▶ Requirement A: Copy a section of the passage on Confluence PDF exports word for word, starting at the words "Their are two" and ending after the words "headings look like.".
▶ Requirement B:
Decide whether each statement below agrees with the passage on Confluence PDF exports, answering yes or no and quoting the words of the passage that settle it.
(i) The work-around makes the PDF look like the web page.
(ii) Confluence sets defaults for each of the 9 wiki heading styles.
(iii) The styles on an exported page keep their original heading level.
▶ Requirement C:
Answer these questions from the passage on Confluence PDF exports.
(i) For how many wiki heading styles has Confluence set defaults?
(ii) The h1 style appears as the title of which page?
(iii) With which selector must every attribute be overridden to control PDF headings?

>> BEGIN Document text

After much research, I have found a work-around. It is not the work-around, because it is impossible to make your PDF look like your web page. However, it produces a PDF that is at least legible.
Their are two fundamental problems:
1) the CSS property h1 only sort of applies to the h1 text in your PDF. The .wiki-content h1 also applies, and Confluence has established stupid defaults for each of the 9 wiki heading styles - defaults that conflict with the web page styles.
You must override every attribute with the .wiki-content to control what your PDF headings look like.
2) When exporting to PDF, Confluence stupidly demotes all headings by page heiarchy. This means that your h1 (or .wiki-content h1) style appears exactly once: as the title of your home page. All other pages are h2. Their child pages are h3, and if those pages have children, they are h4, and so on.
On top of that, all of the styles on your page will also be demoted the same amount as the page. This means that if you have a page with text in h1 style, and it has a child with text in h1 style, your first page will display its text in h2 and your child page will display its text in h3.

>> END Document text
>> BEGIN Stored records

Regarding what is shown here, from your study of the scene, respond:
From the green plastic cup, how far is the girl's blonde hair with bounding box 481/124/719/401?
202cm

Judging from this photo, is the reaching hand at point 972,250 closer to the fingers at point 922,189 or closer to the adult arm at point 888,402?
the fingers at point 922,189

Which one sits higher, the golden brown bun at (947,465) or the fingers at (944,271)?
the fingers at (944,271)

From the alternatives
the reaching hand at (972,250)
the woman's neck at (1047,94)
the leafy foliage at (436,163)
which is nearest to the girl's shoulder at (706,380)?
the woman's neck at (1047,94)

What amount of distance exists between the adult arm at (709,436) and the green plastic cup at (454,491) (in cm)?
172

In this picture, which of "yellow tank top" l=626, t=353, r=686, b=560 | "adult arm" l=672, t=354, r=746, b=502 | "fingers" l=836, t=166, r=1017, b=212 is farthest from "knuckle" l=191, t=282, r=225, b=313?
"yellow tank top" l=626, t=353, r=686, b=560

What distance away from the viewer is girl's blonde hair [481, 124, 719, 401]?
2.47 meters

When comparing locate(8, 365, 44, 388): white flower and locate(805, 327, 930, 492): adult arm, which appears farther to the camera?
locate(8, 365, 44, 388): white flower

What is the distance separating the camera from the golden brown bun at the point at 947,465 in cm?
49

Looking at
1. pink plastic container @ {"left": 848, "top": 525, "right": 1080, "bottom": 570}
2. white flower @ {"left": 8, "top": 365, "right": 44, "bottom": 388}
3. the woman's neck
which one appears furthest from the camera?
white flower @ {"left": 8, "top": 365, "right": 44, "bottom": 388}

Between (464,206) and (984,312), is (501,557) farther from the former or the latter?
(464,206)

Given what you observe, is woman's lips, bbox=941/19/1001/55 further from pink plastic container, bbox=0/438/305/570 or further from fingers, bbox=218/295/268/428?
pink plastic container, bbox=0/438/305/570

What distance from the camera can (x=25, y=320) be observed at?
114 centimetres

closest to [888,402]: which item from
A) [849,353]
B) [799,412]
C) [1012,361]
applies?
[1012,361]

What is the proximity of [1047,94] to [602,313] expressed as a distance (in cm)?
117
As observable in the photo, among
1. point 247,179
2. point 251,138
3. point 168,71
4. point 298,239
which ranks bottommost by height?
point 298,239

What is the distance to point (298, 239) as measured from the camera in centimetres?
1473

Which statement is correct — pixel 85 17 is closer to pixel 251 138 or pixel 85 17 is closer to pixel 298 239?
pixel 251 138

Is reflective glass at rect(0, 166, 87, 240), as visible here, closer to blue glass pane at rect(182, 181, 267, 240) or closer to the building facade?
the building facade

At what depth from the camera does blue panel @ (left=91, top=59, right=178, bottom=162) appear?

>> END Stored records

▶ Task solution A:
Their are two fundamental problems:
1) the CSS property h1 only sort of applies to the h1 text in your PDF. The .wiki-content h1 also applies, and Confluence has established stupid defaults for each of the 9 wiki heading styles - defaults that conflict with the web page styles.
You must override every attribute with the .wiki-content to control what your PDF headings look like.

▶ Task solution B:
(i) No: "it is impossible to make your PDF look like your web page."
(ii) Yes: "Confluence has established stupid defaults for each of the 9 wiki heading styles"
(iii) No: "all of the styles on your page will also be demoted the same amount as the page."

▶ Task solution C:
(i) 9
(ii) The home page
(iii) .wiki-content